LaTeX to HTML5 at scale
February 4, 2022 3:21 AM   Subscribe

The ar5iv.org project makes articles from arXiv.org accessible as responsive HTML5 web pages. Sample paper: A Simple Proof of the Quadratic Formula (1910.06709)

Twitter thread announcing the project, explaining features and design choices. Most of the arXiv papers can be accessed by replacing the X with 5 in the url:
  • from: https://arxiv.org/abs/1910.06709

  • to: https://ar5iv.org/abs/1910.06709
  • posted by kmt (18 comments total) 32 users marked this as a favorite
     
    I approve. Give it an A but not A+. Don't like the choice of hover vs click pop-up, annoyed that references get highlighted but don't link back to place that referenced them. Those sort of reference things should go both directions and be consistent.
    posted by zengargoyle at 4:14 AM on February 4, 2022 [1 favorite]
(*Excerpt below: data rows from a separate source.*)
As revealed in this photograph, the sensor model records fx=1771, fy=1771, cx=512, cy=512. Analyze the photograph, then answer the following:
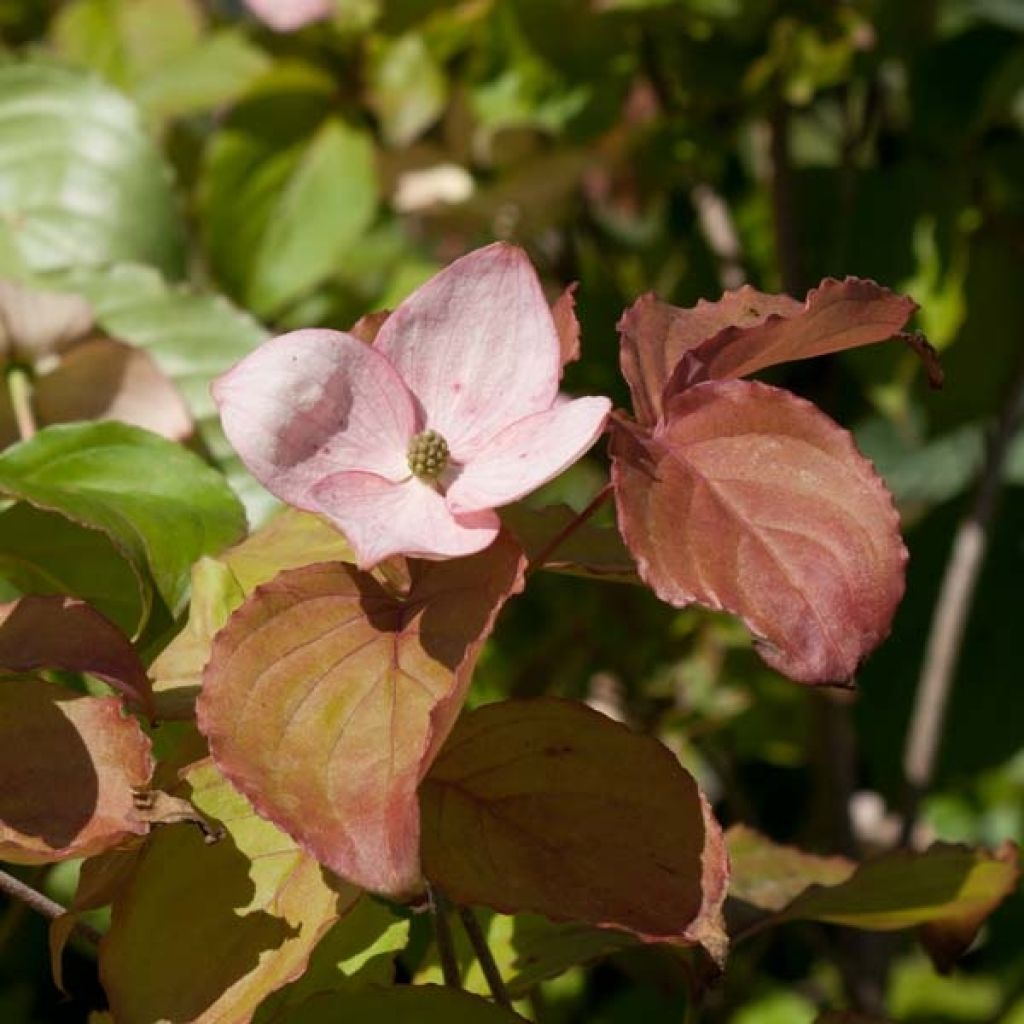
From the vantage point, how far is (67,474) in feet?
2.06

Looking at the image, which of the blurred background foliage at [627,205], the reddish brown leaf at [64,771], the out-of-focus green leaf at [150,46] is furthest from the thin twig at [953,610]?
the reddish brown leaf at [64,771]

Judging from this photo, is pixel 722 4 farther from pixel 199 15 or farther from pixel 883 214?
pixel 199 15

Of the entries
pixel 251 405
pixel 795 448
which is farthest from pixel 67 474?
pixel 795 448

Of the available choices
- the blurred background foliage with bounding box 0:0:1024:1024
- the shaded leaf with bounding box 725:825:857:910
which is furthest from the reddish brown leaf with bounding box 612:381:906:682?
the blurred background foliage with bounding box 0:0:1024:1024

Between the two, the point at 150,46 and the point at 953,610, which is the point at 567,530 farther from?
the point at 150,46

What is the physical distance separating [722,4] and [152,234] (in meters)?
0.38

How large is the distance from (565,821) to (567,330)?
0.15 metres

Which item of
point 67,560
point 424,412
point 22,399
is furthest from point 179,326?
point 424,412

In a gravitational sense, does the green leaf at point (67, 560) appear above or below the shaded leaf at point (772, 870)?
above

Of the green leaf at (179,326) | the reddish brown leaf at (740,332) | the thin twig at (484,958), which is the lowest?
the thin twig at (484,958)

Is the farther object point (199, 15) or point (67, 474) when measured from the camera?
point (199, 15)

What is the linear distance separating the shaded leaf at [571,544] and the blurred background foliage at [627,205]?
45 cm

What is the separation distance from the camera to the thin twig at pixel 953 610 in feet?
4.04

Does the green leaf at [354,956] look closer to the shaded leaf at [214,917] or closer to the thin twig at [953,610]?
the shaded leaf at [214,917]
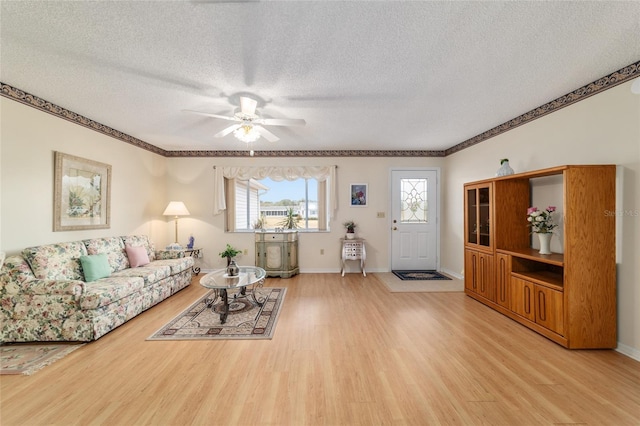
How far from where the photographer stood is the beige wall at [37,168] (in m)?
2.68

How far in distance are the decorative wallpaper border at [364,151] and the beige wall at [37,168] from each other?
0.29 feet

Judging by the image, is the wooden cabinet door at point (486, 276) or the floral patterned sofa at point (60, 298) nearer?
the floral patterned sofa at point (60, 298)

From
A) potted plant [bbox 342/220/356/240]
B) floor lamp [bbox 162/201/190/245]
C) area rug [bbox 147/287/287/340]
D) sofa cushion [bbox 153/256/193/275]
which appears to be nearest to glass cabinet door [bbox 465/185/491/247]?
potted plant [bbox 342/220/356/240]

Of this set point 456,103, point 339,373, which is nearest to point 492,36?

    Yah, super cool. I wish the developers best of luck, because I'd love to see this integrated into arXiv.
    posted by Alex404 at 4:22 AM on February 4, 2022


    Innnnnnnnnnnteresting. Wish I had time to dive into the technical details.

    --former journal typesetter and SGML/XML monkey
    posted by humbug at 6:31 AM on February 4, 2022 [2 favorites]


    Good luck with all those scanned PDFs of papers from the mid-90's & earlier :)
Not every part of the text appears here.